**Document extract:**
# Extract Sentences from Wikipedia
+ This notebook is used for collecting sentences that tell relationship between two entities from wikipedia using some dependency path pattern
+ **This notebook is fully valid under Owl3 machine (using the /scratch/data/wikipedia/full_text-2021-03-20 data)**

In [1]:
import re
from bs4 import BeautifulSoup
import pandas as pd
import sys
import wikipedia
import os
import pickle
from wikipedia2vec import Wikipedia2Vec
from collections import Counter
import bz2
from sklearn.metrics.pairwise import cosine_similarity
import numpy as np
import networkx as nx
import matplotlib.pyplot as plt
import csv
import tqdm

sys.path.append('..')

from tools.BasicUtils import my_read, my_write
from tools.TextProcessing import (
                normalize_text, remove_brackets, my_sentence_tokenize, build_word_tree_v2, 
                my_sentence_tokenize, filter_specific_keywords, find_dependency_path_from_tree, find_span, nlp, 
                sent_lemmatize, exact_match
                )

from extract_wiki import (
    wikipedia_entity_file, wikipedia_entity_norm_file, 
    wikipedia_keyword_file, wikipedia_token_file, wikipedia_wordtree_file, 
    save_path, entity_occur_file, graph_file, 
    w2vec_dump_file, w2vec_keyword_file, w2vec_entity_file, w2vec_wordtree_file, w2vec_token_file, 
    w2vec_keyword2idx_file, 
    test_path, path_test_file, 
    path_pattern_count_file, 
    save_sub_folders, wiki_sub_folders, 
    wiki_files, save_sent_files, save_cooccur_files, save_selected_files, save_title_files, save_cooccur__files, 
    p, patterns, 
    collect_wiki_entity, note2line, line2note, process_file, filter_path_from_df, 
    feature_columns, feature_process, gen_pattern, gen_kw_from_wiki_ent, get_sentence
)

# Generate the save dir
if not os.path.exists(save_path):
    os.mkdir(save_path)

if not os.path.exists(test_path):
    os.mkdir(test_path)

for save_dir in save_sub_folders:
    if not os.path.exists(save_dir):
        os.mkdir(save_dir)

# Get all files under wikipedia/full_text-2021-03-20

print('wiki sub folder example:', wiki_sub_folders[0])
print('save sub folder example:', save_sub_folders[0])
print('wiki file example:', wiki_files[0])
print('save sentence file example:', save_sent_files[0])
print('save cooccur file example:', save_cooccur_files[0])
print('save selected sentence file example:', save_selected_files[0])

**Provided material:**

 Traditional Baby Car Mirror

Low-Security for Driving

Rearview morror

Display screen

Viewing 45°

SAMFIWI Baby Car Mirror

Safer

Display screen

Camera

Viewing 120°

**Action item:** From the notebook on extracting sentences from Wikipedia, reproduce word for word the stretch from "print('wiki file example:', wiki_files[0])" through "file example:', save_cooccur_files[0])".

**Written solution:**
print('wiki file example:', wiki_files[0])
print('save sentence file example:', save_sent_files[0])
print('save cooccur file example:', save_cooccur_files[0])